Q1) On January 1, 2007, Brewster Company issued 2,000 of its 5-year $1000 face value, 11% bonds dated January 1 at effective annual interest rate (yield) of 9%. Interest is payable each December 31. Brewster uses effective-interest method of amortization. On December 31, 2008, 2000 bonds were extinguished early through acquisition in open market by Brewster for $1,980,000 plus accrued interest.

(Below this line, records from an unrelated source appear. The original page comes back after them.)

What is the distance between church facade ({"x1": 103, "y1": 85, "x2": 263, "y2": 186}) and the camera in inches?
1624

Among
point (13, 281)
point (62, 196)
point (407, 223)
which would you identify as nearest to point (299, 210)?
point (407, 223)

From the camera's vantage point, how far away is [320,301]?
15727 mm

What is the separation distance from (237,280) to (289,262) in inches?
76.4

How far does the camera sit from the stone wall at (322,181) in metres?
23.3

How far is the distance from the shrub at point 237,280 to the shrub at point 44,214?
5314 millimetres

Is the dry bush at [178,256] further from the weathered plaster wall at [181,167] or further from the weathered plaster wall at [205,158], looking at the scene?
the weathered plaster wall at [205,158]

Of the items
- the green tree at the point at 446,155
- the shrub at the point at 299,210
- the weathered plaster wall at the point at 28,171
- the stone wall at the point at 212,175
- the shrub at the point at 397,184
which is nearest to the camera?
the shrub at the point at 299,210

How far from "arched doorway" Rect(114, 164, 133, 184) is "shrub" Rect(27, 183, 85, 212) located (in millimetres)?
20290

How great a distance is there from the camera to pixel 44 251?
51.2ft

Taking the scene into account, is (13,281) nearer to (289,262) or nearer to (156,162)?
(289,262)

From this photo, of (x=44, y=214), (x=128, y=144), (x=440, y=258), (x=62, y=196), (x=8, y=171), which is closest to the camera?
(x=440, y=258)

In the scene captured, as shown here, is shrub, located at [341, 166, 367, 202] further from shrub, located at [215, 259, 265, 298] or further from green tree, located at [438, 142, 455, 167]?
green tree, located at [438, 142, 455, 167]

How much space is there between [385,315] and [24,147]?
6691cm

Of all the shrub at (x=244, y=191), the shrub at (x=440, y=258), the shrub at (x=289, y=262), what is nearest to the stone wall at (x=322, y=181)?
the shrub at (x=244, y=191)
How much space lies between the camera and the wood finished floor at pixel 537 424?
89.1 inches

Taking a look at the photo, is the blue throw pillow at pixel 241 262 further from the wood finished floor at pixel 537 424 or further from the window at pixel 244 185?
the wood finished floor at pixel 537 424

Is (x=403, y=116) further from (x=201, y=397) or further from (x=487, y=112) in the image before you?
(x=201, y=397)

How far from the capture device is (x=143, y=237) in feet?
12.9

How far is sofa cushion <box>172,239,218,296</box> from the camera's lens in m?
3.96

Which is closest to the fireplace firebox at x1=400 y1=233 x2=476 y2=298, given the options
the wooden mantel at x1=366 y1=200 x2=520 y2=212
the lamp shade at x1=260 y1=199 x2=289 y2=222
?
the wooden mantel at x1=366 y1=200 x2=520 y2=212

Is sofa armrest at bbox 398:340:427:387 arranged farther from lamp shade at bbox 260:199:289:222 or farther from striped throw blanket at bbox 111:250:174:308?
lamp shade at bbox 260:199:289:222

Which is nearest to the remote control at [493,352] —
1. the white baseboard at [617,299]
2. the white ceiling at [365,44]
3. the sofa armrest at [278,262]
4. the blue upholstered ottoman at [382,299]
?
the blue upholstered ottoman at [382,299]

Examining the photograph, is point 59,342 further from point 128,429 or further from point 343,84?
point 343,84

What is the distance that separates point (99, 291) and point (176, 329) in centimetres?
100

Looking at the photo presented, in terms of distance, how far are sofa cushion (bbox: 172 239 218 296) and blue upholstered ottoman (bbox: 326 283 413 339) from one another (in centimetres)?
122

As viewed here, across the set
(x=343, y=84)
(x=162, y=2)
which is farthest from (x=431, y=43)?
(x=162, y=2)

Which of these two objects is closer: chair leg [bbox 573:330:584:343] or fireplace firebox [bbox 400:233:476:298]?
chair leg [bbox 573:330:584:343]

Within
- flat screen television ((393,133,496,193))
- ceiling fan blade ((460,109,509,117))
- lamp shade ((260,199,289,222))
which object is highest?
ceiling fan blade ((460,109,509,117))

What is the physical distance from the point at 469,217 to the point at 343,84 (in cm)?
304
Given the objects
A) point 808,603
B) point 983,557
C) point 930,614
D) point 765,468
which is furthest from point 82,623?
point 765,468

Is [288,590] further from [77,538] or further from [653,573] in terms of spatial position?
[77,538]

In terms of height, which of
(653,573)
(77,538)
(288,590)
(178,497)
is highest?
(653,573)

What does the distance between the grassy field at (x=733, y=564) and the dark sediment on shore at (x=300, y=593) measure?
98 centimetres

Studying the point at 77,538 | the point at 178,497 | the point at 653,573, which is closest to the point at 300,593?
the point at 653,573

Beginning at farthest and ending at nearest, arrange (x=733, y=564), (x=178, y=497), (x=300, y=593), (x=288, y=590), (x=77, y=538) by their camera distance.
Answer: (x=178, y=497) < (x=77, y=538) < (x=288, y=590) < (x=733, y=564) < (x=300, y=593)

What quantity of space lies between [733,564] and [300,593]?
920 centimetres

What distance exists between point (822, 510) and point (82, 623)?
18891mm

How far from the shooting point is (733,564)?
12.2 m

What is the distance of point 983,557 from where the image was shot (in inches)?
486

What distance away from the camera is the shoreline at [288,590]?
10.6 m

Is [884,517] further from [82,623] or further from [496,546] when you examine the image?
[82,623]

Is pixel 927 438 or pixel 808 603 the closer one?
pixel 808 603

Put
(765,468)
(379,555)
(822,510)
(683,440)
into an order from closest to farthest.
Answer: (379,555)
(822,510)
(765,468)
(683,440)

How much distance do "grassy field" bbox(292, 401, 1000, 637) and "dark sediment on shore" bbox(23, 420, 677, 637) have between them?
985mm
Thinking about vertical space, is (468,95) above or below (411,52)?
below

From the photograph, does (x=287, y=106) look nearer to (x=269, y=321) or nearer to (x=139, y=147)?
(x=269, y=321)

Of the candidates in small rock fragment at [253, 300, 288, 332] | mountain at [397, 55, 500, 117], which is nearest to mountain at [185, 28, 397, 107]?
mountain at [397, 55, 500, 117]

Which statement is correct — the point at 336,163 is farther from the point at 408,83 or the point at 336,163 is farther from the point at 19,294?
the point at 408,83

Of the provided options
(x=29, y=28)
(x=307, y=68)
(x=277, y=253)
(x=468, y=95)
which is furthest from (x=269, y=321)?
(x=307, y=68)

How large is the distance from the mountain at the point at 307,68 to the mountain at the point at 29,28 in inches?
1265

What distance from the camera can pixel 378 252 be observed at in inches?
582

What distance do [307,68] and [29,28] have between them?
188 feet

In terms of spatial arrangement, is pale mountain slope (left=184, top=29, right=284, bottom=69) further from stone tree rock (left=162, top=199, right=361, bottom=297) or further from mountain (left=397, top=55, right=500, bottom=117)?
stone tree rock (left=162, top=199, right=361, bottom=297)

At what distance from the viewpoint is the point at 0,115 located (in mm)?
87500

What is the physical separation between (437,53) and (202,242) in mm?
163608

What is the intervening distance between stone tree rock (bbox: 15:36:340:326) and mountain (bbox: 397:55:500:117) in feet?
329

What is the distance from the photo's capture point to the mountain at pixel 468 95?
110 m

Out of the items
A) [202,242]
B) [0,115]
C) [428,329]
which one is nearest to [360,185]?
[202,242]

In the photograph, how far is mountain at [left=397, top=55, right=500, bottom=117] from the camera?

On July 1, 2007 Brewster issued 5,000 of its 6-year $1000 face value= 10% convertible bonds dated July 1 at effective annual interest rate (yield) of= 12%. Interest is payable every June 30 and December 31. Bonds are convertible at investors option into Brewster's common stock at ratio of 10 shares of common stock for each bond. On July 1. 2008 an investor in Brewsters convertible bonds tendered 1,500 bonds for conversion into 15,000 shares of Brewster's common stock, that had fair market value of $105 and par value of $1 at the date of conversion.
1. Create all essential journal entries for inssuer and investor to record issuance of both the 11% and the 10% bonds. Ignore any potential impact of year to year market value changes on investor accounting for bond.
2. Prepare all essential journal entries to record early extinguishment of both debt instruments assuming:
a. Brewster considered conversion to be important culminating event, and investors considered their investment in convertible bonds to be debt rather than equity.
b. Brewster considered conversion to be a nonculminating event, and investors considered their investment in convertible bonds to be equity rather than debt.